Notons dans ce contexte que la peine maximale encourue pour la discrimination systématique de citoyens en raison de leur race, de leurs convictions ou de leurs préférences sexuelles sera prochainement portée à deux ans de prison, le double de la peine actuelle. Le gouvernement a approuvé un projet de loi du ministre de la Justice, Korthals, allant dans ce sens (de Volkskrant p.3).
source: Ambassade de France aux Pays-Bas - Presse néerlandaise du jeudi 10 mai 2001
Commentaire shaitanesque (14/05/2001)
Nos amis hollandais seraient bien avisés de venir jeter un coup d'oeil en Belgique sur l'affaire de ce prêtre écarté par l'Eglise catholique romaine pour homosexualité, et de lire les textes émis à propos des homos par l'Evêque de Rome, dirigeant suprême de cette église. Ils devraient aussi se pencher sur la discrimination à l'emploi de prêtre (et aux fonctions hiérarchiques plus élevées) envers les femmes dans la même Eglise catholique romaine en Belgique, aux Pays-Bas et dans le reste du monde. Idem d'ailleurs pour les femmes dans les loges maçonniques, dont seules quelques-unes sont mixtes (ou exclusivement féminines). Et il reste aussi la question des enseignants divorcés ou homos dans les écoles confessionnelles catholiques romaines.

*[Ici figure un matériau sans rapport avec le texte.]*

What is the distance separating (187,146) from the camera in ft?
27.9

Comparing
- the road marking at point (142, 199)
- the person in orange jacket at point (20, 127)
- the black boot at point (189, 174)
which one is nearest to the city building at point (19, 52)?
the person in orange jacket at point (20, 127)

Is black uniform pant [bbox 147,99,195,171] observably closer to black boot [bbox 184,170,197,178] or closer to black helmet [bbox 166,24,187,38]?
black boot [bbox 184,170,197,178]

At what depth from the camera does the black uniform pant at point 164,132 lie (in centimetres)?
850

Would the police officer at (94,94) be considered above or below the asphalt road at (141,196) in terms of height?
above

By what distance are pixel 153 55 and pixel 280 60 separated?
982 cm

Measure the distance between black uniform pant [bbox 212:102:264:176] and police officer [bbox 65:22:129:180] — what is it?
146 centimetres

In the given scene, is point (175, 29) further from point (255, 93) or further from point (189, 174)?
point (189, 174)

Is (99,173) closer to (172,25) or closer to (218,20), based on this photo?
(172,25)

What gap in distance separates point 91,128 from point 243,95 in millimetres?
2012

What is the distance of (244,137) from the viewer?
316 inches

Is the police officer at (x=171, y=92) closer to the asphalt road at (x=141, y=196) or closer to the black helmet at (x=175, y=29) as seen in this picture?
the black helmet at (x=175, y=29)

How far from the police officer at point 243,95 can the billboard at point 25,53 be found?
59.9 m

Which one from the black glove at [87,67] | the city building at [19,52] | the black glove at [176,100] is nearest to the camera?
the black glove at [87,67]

Il faut tout de même avoir l'honnêteté de faire la distinction entre l'incitation à la "correction politique" de la part des responsables et élus politiques, ou au minimum à la promotion par ces derniers d'une société ouverte et tolérante envers ses minorités, et la condamnation morale des positions conservatrices d'autorités religieuses. Bien sûr, certains pourraient souhaiter que lesdites autorités religieuses suivent les évolutions sociétales, c'est d'ailleurs le cas de beaucoup d'églises protestantes et des synagogues libérales/réformées, mais il ne faut pas être hypocrites: les trois principales religions monothéistes sont bel et bien fondées sur des textes incontestablement discriminatoires envers les femmes et les homos/lesbiennes/bisexuel-le-s. Et, comme l'argumentent les penseurs juifs orthodoxes contre leurs homologues libéraux/réformistes, si on avait adapté le judaïsme à chaque société, à chaque époque où les Juifs ont vécu, il n'y aurait plus de judaïsme aujourd'hui. Bien sûr, une telle liberté d'expression a pour corollaire une égale liberté pour celles et ceux qui critiquent, parfois virulemment, le caractère réactionnaire et discriminatoire des religions ou de la franc-maçonnerie.
Par contre, la vigilance doit être de mise quand des responsables et élus politiques, comme récemment un député PSC, tiennent des discours virulemment anti-homos, ou, dans un passé plus lointain (mais pas toujours révolu), ils lancent des attaques virulentes à l'encontre des minorités issues de l'immigration, en particulier contre les Musulmans, je pense à des personnalités comme Charles Picqué, actuel ministre fédéral PS, qui a pendant une dizaine d'années diabolisé les communautés musulmanes de Belgique et a été (et reste) un des plus virulents opposants au droit de vote de tous les résidents étrangers.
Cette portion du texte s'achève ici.